**ABOUT THIS TASK:** I need the records below retyped exactly.
[ENTRIES PROVIDED]
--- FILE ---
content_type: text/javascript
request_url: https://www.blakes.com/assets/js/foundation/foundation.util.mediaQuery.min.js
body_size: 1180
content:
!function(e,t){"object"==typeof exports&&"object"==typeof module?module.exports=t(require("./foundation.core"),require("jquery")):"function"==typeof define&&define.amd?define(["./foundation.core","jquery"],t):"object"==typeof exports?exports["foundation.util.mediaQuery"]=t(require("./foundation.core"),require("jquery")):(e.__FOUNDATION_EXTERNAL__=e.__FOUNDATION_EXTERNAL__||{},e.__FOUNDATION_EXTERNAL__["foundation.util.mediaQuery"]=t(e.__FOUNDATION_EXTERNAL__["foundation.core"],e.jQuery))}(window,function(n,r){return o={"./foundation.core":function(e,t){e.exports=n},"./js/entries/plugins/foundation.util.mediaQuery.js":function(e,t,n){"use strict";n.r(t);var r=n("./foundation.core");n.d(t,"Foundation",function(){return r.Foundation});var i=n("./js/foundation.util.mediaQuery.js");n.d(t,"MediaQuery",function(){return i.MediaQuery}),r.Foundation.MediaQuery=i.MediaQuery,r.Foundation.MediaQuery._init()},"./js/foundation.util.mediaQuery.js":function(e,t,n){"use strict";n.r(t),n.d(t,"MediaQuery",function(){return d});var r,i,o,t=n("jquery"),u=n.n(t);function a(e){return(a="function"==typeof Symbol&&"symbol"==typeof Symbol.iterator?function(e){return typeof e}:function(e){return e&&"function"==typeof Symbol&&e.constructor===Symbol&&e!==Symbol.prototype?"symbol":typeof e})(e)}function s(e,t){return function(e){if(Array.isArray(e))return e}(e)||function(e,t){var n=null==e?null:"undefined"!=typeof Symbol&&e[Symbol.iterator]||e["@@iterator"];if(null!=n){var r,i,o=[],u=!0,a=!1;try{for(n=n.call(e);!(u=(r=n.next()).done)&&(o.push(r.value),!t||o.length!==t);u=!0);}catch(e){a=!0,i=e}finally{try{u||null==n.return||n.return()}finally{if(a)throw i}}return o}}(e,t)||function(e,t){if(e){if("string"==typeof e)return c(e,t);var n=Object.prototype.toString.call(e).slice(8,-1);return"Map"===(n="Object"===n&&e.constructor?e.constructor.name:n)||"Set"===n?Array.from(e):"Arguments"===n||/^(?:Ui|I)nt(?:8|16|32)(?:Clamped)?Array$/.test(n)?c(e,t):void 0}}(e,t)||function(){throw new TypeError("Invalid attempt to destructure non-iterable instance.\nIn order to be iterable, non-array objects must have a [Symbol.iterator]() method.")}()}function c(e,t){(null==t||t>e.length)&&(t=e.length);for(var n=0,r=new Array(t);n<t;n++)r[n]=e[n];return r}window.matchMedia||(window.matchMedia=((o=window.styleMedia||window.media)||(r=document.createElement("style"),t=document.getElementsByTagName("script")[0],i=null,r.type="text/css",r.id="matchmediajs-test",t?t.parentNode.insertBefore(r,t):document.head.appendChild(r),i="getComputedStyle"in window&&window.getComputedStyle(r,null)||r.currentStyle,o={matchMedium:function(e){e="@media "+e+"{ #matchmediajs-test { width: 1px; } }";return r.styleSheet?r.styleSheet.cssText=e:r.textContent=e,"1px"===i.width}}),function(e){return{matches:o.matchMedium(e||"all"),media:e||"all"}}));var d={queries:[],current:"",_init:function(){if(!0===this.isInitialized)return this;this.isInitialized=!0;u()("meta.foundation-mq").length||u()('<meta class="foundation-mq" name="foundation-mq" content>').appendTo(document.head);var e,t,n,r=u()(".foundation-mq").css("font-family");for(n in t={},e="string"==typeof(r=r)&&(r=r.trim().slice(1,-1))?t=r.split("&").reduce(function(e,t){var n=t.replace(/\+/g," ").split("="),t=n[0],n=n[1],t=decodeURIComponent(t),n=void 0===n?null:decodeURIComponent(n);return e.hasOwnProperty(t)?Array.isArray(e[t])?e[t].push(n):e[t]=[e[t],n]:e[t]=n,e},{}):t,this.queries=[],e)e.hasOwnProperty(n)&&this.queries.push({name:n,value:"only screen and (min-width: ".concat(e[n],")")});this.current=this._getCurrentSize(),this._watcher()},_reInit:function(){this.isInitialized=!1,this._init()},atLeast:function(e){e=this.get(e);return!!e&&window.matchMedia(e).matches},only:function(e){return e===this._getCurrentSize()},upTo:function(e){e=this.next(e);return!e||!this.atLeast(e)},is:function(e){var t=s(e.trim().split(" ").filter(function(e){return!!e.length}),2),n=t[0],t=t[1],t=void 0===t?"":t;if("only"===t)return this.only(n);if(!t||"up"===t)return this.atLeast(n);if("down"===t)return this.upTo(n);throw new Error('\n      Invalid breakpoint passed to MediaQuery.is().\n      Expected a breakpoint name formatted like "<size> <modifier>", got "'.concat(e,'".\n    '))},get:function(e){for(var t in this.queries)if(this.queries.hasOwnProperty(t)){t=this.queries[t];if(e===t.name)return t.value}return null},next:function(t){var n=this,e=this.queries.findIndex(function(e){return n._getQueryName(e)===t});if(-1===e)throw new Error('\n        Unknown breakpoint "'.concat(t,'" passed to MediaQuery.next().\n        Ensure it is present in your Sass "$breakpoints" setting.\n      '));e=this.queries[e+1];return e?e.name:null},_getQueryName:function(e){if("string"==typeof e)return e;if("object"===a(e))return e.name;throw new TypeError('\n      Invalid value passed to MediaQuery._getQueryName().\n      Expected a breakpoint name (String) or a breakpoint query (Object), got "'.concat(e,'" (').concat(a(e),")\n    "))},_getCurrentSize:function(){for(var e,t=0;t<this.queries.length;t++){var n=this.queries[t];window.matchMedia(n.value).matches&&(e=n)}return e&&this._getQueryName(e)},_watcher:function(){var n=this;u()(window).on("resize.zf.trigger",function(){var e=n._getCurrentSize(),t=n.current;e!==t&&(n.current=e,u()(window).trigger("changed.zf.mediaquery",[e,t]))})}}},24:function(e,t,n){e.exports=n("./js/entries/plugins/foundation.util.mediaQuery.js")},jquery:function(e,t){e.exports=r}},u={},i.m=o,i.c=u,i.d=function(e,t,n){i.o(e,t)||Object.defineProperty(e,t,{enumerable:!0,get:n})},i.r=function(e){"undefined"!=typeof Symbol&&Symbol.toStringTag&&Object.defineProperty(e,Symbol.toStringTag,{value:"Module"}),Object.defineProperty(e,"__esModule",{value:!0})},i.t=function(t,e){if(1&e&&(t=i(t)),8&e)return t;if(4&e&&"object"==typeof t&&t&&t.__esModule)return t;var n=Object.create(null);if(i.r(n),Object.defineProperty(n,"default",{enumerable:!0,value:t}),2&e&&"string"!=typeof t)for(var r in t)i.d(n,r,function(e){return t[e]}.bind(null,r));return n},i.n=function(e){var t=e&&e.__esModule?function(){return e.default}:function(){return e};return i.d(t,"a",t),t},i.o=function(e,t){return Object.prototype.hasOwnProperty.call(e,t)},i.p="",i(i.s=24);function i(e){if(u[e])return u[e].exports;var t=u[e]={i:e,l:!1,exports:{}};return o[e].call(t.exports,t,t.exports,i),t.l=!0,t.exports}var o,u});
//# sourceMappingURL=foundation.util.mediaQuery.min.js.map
[/ENTRIES PROVIDED]
**SOLUTION:**
--- FILE ---
content_type: text/javascript
request_url: https://www.blakes.com/assets/js/foundation/foundation.util.mediaQuery.min.js
body_size: 1180
content:
!function(e,t){"object"==typeof exports&&"object"==typeof module?module.exports=t(require("./foundation.core"),require("jquery")):"function"==typeof define&&define.amd?define(["./foundation.core","jquery"],t):"object"==typeof exports?exports["foundation.util.mediaQuery"]=t(require("./foundation.core"),require("jquery")):(e.__FOUNDATION_EXTERNAL__=e.__FOUNDATION_EXTERNAL__||{},e.__FOUNDATION_EXTERNAL__["foundation.util.mediaQuery"]=t(e.__FOUNDATION_EXTERNAL__["foundation.core"],e.jQuery))}(window,function(n,r){return o={"./foundation.core":function(e,t){e.exports=n},"./js/entries/plugins/foundation.util.mediaQuery.js":function(e,t,n){"use strict";n.r(t);var r=n("./foundation.core");n.d(t,"Foundation",function(){return r.Foundation});var i=n("./js/foundation.util.mediaQuery.js");n.d(t,"MediaQuery",function(){return i.MediaQuery}),r.Foundation.MediaQuery=i.MediaQuery,r.Foundation.MediaQuery._init()},"./js/foundation.util.mediaQuery.js":function(e,t,n){"use strict";n.r(t),n.d(t,"MediaQuery",function(){return d});var r,i,o,t=n("jquery"),u=n.n(t);function a(e){return(a="function"==typeof Symbol&&"symbol"==typeof Symbol.iterator?function(e){return typeof e}:function(e){return e&&"function"==typeof Symbol&&e.constructor===Symbol&&e!==Symbol.prototype?"symbol":typeof e})(e)}function s(e,t){return function(e){if(Array.isArray(e))return e}(e)||function(e,t){var n=null==e?null:"undefined"!=typeof Symbol&&e[Symbol.iterator]||e["@@iterator"];if(null!=n){var r,i,o=[],u=!0,a=!1;try{for(n=n.call(e);!(u=(r=n.next()).done)&&(o.push(r.value),!t||o.length!==t);u=!0);}catch(e){a=!0,i=e}finally{try{u||null==n.return||n.return()}finally{if(a)throw i}}return o}}(e,t)||function(e,t){if(e){if("string"==typeof e)return c(e,t);var n=Object.prototype.toString.call(e).slice(8,-1);return"Map"===(n="Object"===n&&e.constructor?e.constructor.name:n)||"Set"===n?Array.from(e):"Arguments"===n||/^(?:Ui|I)nt(?:8|16|32)(?:Clamped)?Array$/.test(n)?c(e,t):void 0}}(e,t)||function(){throw new TypeError("Invalid attempt to destructure non-iterable instance.\nIn order to be iterable, non-array objects must have a [Symbol.iterator]() method.")}()}function c(e,t){(null==t||t>e.length)&&(t=e.length);for(var n=0,r=new Array(t);n<t;n++)r[n]=e[n];return r}window.matchMedia||(window.matchMedia=((o=window.styleMedia||window.media)||(r=document.createElement("style"),t=document.getElementsByTagName("script")[0],i=null,r.type="text/css",r.id="matchmediajs-test",t?t.parentNode.insertBefore(r,t):document.head.appendChild(r),i="getComputedStyle"in window&&window.getComputedStyle(r,null)||r.currentStyle,o={matchMedium:function(e){e="@media "+e+"{ #matchmediajs-test { width: 1px; } }";return r.styleSheet?r.styleSheet.cssText=e:r.textContent=e,"1px"===i.width}}),function(e){return{matches:o.matchMedium(e||"all"),media:e||"all"}}));var d={queries:[],current:"",_init:function(){if(!0===this.isInitialized)return this;this.isInitialized=!0;u()("meta.foundation-mq").length||u()('<meta class="foundation-mq" name="foundation-mq" content>').appendTo(document.head);var e,t,n,r=u()(".foundation-mq").css("font-family");for(n in t={},e="string"==typeof(r=r)&&(r=r.trim().slice(1,-1))?t=r.split("&").reduce(function(e,t){var n=t.replace(/\+/g," ").split("="),t=n[0],n=n[1],t=decodeURIComponent(t),n=void 0===n?null:decodeURIComponent(n);return e.hasOwnProperty(t)?Array.isArray(e[t])?e[t].push(n):e[t]=[e[t],n]:e[t]=n,e},{}):t,this.queries=[],e)e.hasOwnProperty(n)&&this.queries.push({name:n,value:"only screen and (min-width: ".concat(e[n],")")});this.current=this._getCurrentSize(),this._watcher()},_reInit:function(){this.isInitialized=!1,this._init()},atLeast:function(e){e=this.get(e);return!!e&&window.matchMedia(e).matches},only:function(e){return e===this._getCurrentSize()},upTo:function(e){e=this.next(e);return!e||!this.atLeast(e)},is:function(e){var t=s(e.trim().split(" ").filter(function(e){return!!e.length}),2),n=t[0],t=t[1],t=void 0===t?"":t;if("only"===t)return this.only(n);if(!t||"up"===t)return this.atLeast(n);if("down"===t)return this.upTo(n);throw new Error('\n      Invalid breakpoint passed to MediaQuery.is().\n      Expected a breakpoint name formatted like "<size> <modifier>", got "'.concat(e,'".\n    '))},get:function(e){for(var t in this.queries)if(this.queries.hasOwnProperty(t)){t=this.queries[t];if(e===t.name)return t.value}return null},next:function(t){var n=this,e=this.queries.findIndex(function(e){return n._getQueryName(e)===t});if(-1===e)throw new Error('\n        Unknown breakpoint "'.concat(t,'" passed to MediaQuery.next().\n        Ensure it is present in your Sass "$breakpoints" setting.\n      '));e=this.queries[e+1];return e?e.name:null},_getQueryName:function(e){if("string"==typeof e)return e;if("object"===a(e))return e.name;throw new TypeError('\n      Invalid value passed to MediaQuery._getQueryName().\n      Expected a breakpoint name (String) or a breakpoint query (Object), got "'.concat(e,'" (').concat(a(e),")\n    "))},_getCurrentSize:function(){for(var e,t=0;t<this.queries.length;t++){var n=this.queries[t];window.matchMedia(n.value).matches&&(e=n)}return e&&this._getQueryName(e)},_watcher:function(){var n=this;u()(window).on("resize.zf.trigger",function(){var e=n._getCurrentSize(),t=n.current;e!==t&&(n.current=e,u()(window).trigger("changed.zf.mediaquery",[e,t]))})}}},24:function(e,t,n){e.exports=n("./js/entries/plugins/foundation.util.mediaQuery.js")},jquery:function(e,t){e.exports=r}},u={},i.m=o,i.c=u,i.d=function(e,t,n){i.o(e,t)||Object.defineProperty(e,t,{enumerable:!0,get:n})},i.r=function(e){"undefined"!=typeof Symbol&&Symbol.toStringTag&&Object.defineProperty(e,Symbol.toStringTag,{value:"Module"}),Object.defineProperty(e,"__esModule",{value:!0})},i.t=function(t,e){if(1&e&&(t=i(t)),8&e)return t;if(4&e&&"object"==typeof t&&t&&t.__esModule)return t;var n=Object.create(null);if(i.r(n),Object.defineProperty(n,"default",{enumerable:!0,value:t}),2&e&&"string"!=typeof t)for(var r in t)i.d(n,r,function(e){return t[e]}.bind(null,r));return n},i.n=function(e){var t=e&&e.__esModule?function(){return e.default}:function(){return e};return i.d(t,"a",t),t},i.o=function(e,t){return Object.prototype.hasOwnProperty.call(e,t)},i.p="",i(i.s=24);function i(e){if(u[e])return u[e].exports;var t=u[e]={i:e,l:!1,exports:{}};return o[e].call(t.exports,t,t.exports,i),t.l=!0,t.exports}var o,u});
//# sourceMappingURL=foundation.util.mediaQuery.min.js.map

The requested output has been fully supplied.